November 21, 2006

The Inside is the Outside

Brief updates, since I haven't in a while.

So I left off last night at 31,700 and a bit, which certainly puts me well on the downslope (wordcount-wise, but not for plot, which is really just now picking up). The good news is that the book itself feels less broken in some ways than maybe all of my previous efforts, which I guess is the kind of progress I ought to be making.

This also steels my determination to go back to The Vasty Deep as my next big project. It's become increasingly clear that the next incarnation of that book is going to be a different and sleeker beast than the first one was; one of the good effects of the first person/present tense style I'm using in Black Feathers Fallen is that it corrects in some measure for my tendency to wax poetical in the narration. With greater immediacy comes less sense that I'm telling a story, I think, and I'm less tempted to fall back on tweeness to get the point across. Maybe because there's someting about the delivery that feels less, I dunno, artificial in the first place. Hmm. We'll see how it goes as it goes on.

Shifting the gaze upwards from the navel: I should point out, for those of you who haven't already seen, that Patrick's been making much better documentation of his progress (for NaSoAlMo) this month than I have, on his new blog; and that Andy's been writing again, after too long away, and seems to have catapulted himself right into unlikely celebrity.

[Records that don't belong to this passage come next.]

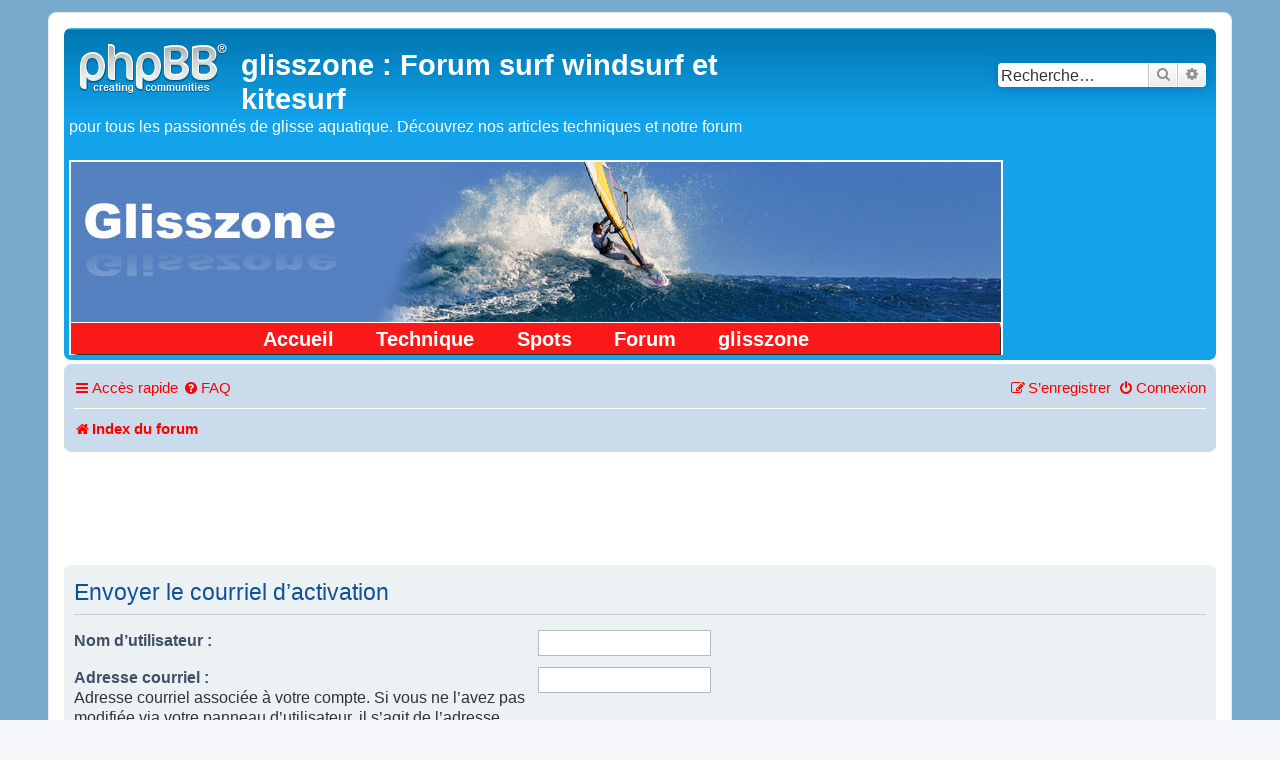

--- FILE ---
content_type: text/html; charset=utf-8
request_url: https://www.google.com/recaptcha/api2/aframe
body_size: 267
content:
<!DOCTYPE HTML><html><head><meta http-equiv="content-type" content="text/html; charset=UTF-8"></head><body><script nonce="OFD05UwVDG7oiUc4T7ryLg">/** Anti-fraud and anti-abuse applications only. See google.com/recaptcha */ try{var clients={'sodar':'https://pagead2.googlesyndication.com/pagead/sodar?'};window.addEventListener("message",function(a){try{if(a.source===window.parent){var b=JSON.parse(a.data);var c=clients[b['id']];if(c){var d=document.createElement('img');d.src=c+b['params']+'&rc='+(localStorage.getItem("rc::a")?sessionStorage.getItem("rc::b"):"");window.document.body.appendChild(d);sessionStorage.setItem("rc::e",parseInt(sessionStorage.getItem("rc::e")||0)+1);localStorage.setItem("rc::h",'1769057119232');}}}catch(b){}});window.parent.postMessage("_grecaptcha_ready", "*");}catch(b){}</script></body></html>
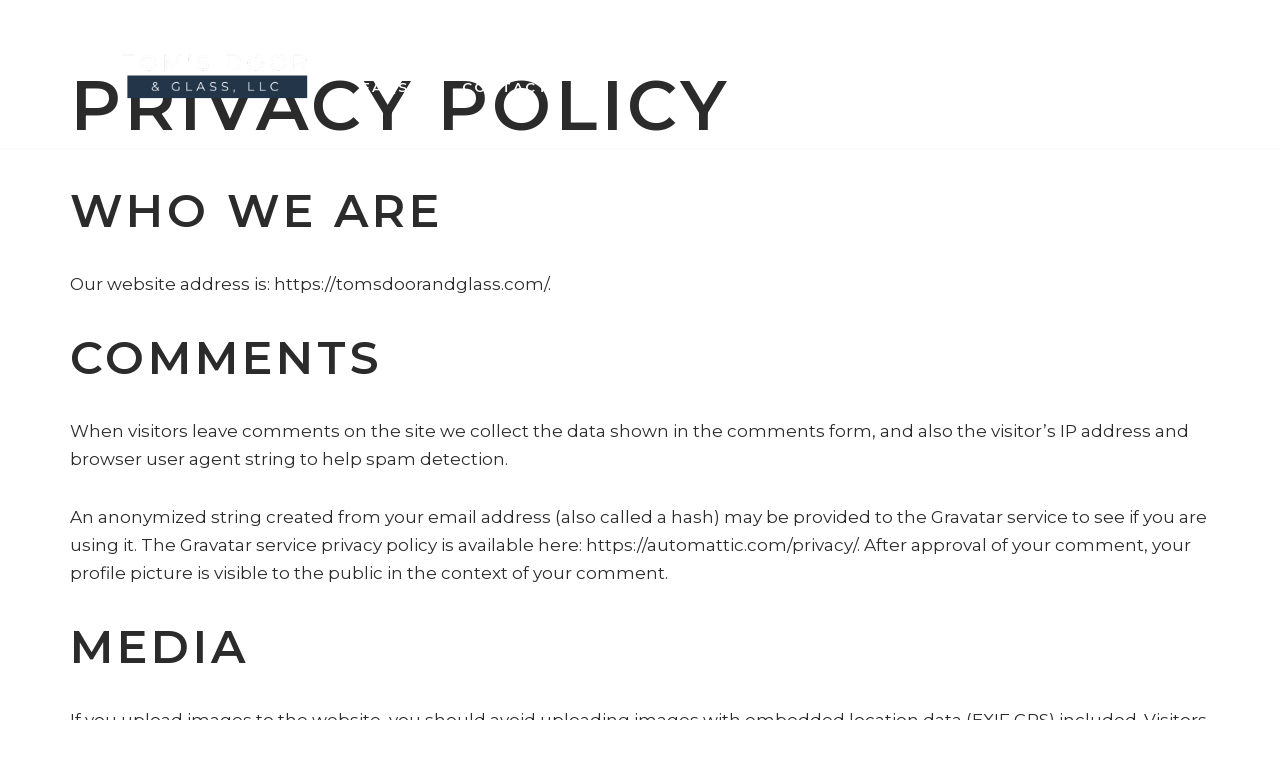

--- FILE ---
content_type: text/css
request_url: https://tomsdoorandglass.com/wp-content/uploads/themeisle-gutenberg/widgets-1732859236.css?ver=3.1.4
body_size: -179
content:
#{min-height:auto}>.wp-block-themeisle-blocks-advanced-columns-overlay{opacity:.5;mix-blend-mode:normal}#wp-block-themeisle-blocks-advanced-column-1604ca44{margin-top:-1vw}#wp-block-themeisle-blocks-advanced-column-1604ca44>.wp-block-themeisle-blocks-advanced-column-overlay{opacity:.5;mix-blend-mode:normal}@media (min-width:960px){#wp-block-themeisle-blocks-advanced-column-1604ca44{flex-basis:100%}}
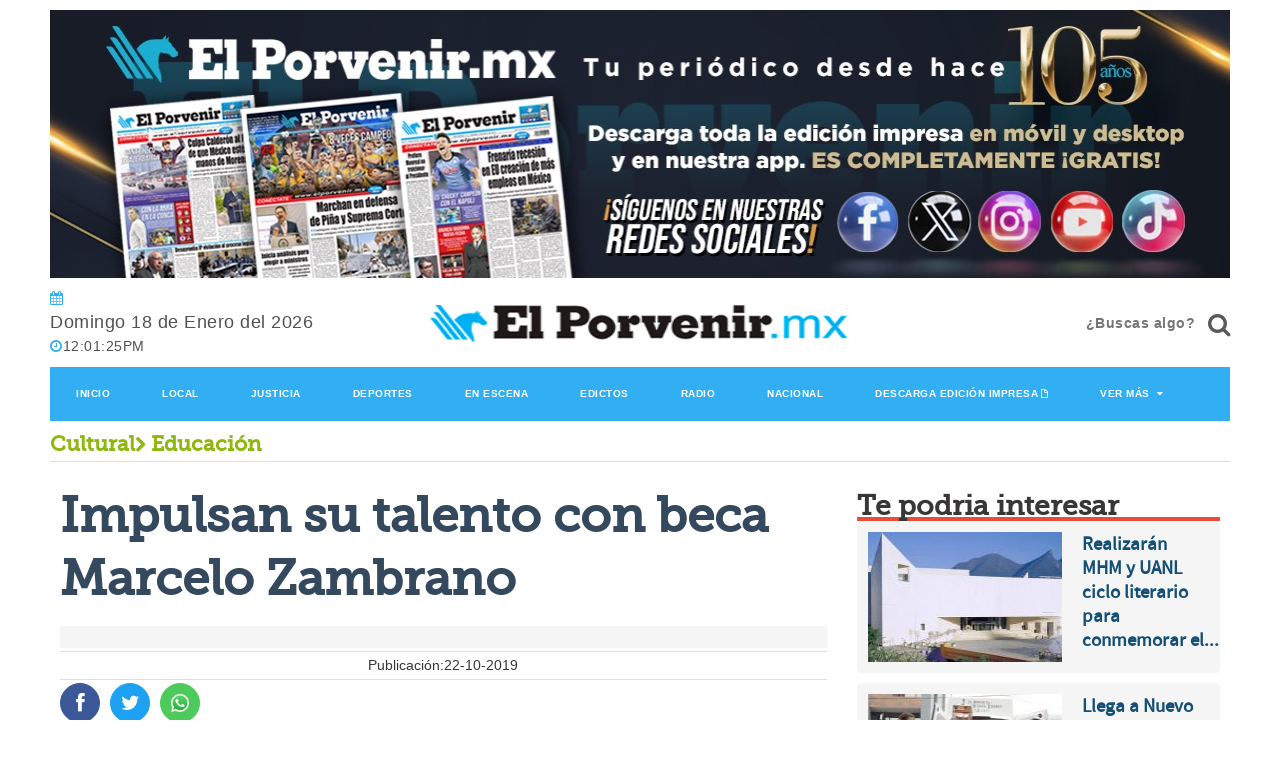

--- FILE ---
content_type: text/html; charset=utf-8
request_url: https://www.google.com/recaptcha/api2/aframe
body_size: 249
content:
<!DOCTYPE HTML><html><head><meta http-equiv="content-type" content="text/html; charset=UTF-8"></head><body><script nonce="HTzTeG0PO1L0zNUFKWQLQg">/** Anti-fraud and anti-abuse applications only. See google.com/recaptcha */ try{var clients={'sodar':'https://pagead2.googlesyndication.com/pagead/sodar?'};window.addEventListener("message",function(a){try{if(a.source===window.parent){var b=JSON.parse(a.data);var c=clients[b['id']];if(c){var d=document.createElement('img');d.src=c+b['params']+'&rc='+(localStorage.getItem("rc::a")?sessionStorage.getItem("rc::b"):"");window.document.body.appendChild(d);sessionStorage.setItem("rc::e",parseInt(sessionStorage.getItem("rc::e")||0)+1);localStorage.setItem("rc::h",'1768737683550');}}}catch(b){}});window.parent.postMessage("_grecaptcha_ready", "*");}catch(b){}</script></body></html>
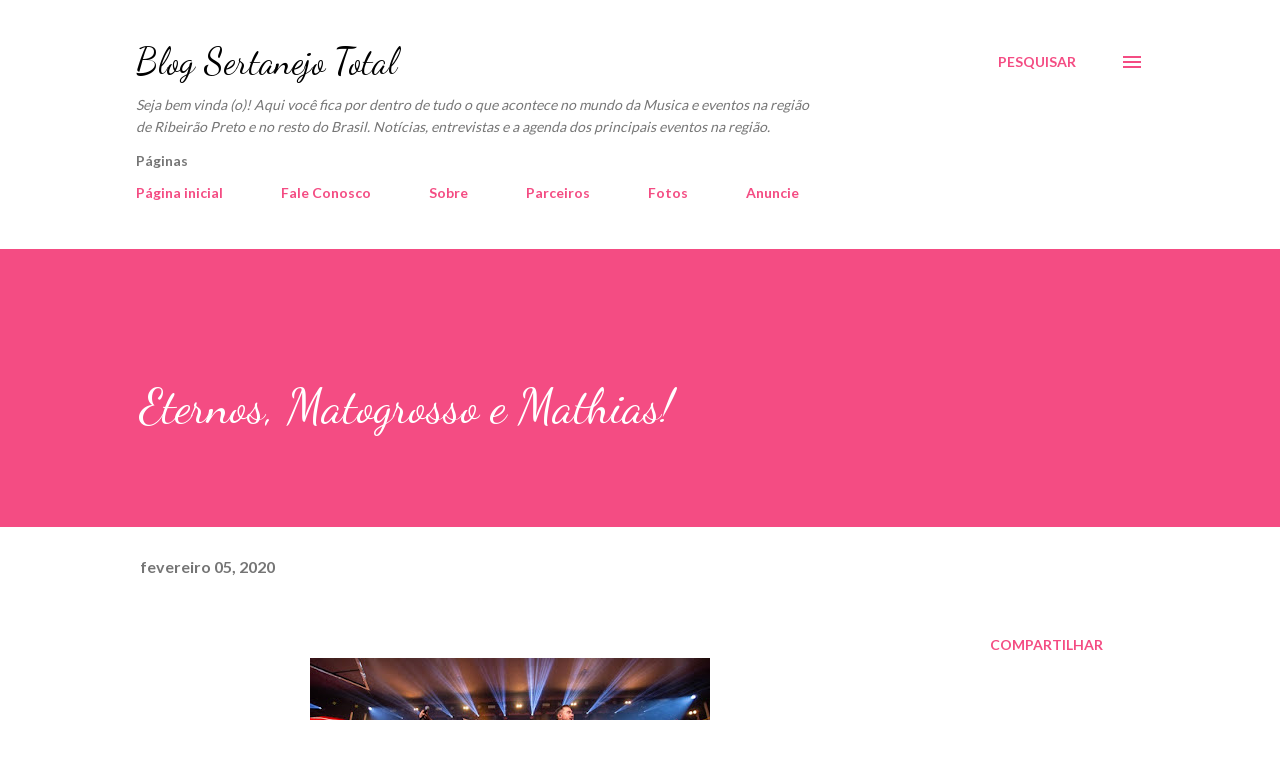

--- FILE ---
content_type: text/html; charset=utf-8
request_url: https://www.google.com/recaptcha/api2/aframe
body_size: 259
content:
<!DOCTYPE HTML><html><head><meta http-equiv="content-type" content="text/html; charset=UTF-8"></head><body><script nonce="KjgFZ4qRH1XSA1uaQdVDsg">/** Anti-fraud and anti-abuse applications only. See google.com/recaptcha */ try{var clients={'sodar':'https://pagead2.googlesyndication.com/pagead/sodar?'};window.addEventListener("message",function(a){try{if(a.source===window.parent){var b=JSON.parse(a.data);var c=clients[b['id']];if(c){var d=document.createElement('img');d.src=c+b['params']+'&rc='+(localStorage.getItem("rc::a")?sessionStorage.getItem("rc::b"):"");window.document.body.appendChild(d);sessionStorage.setItem("rc::e",parseInt(sessionStorage.getItem("rc::e")||0)+1);localStorage.setItem("rc::h",'1768882437989');}}}catch(b){}});window.parent.postMessage("_grecaptcha_ready", "*");}catch(b){}</script></body></html>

Tomorrow night we're off to WV for our first Thanksgiving at home in five years, which may even end up being worth the nine or ten hours in the car it's going to take to get there. Me, I'll be sucked up into The Novel for most of the long weekend, but I've promised to surface from time to time for food and socialization. Still, I'm hoping for Many Words to be coming my way in the next few days, and maybe that way I'll have a chance to update again before Slachtmaand is over. Because if there's one thing the world needs more of, it's pretentious amateur writers dissecting their processes right where everyone can see.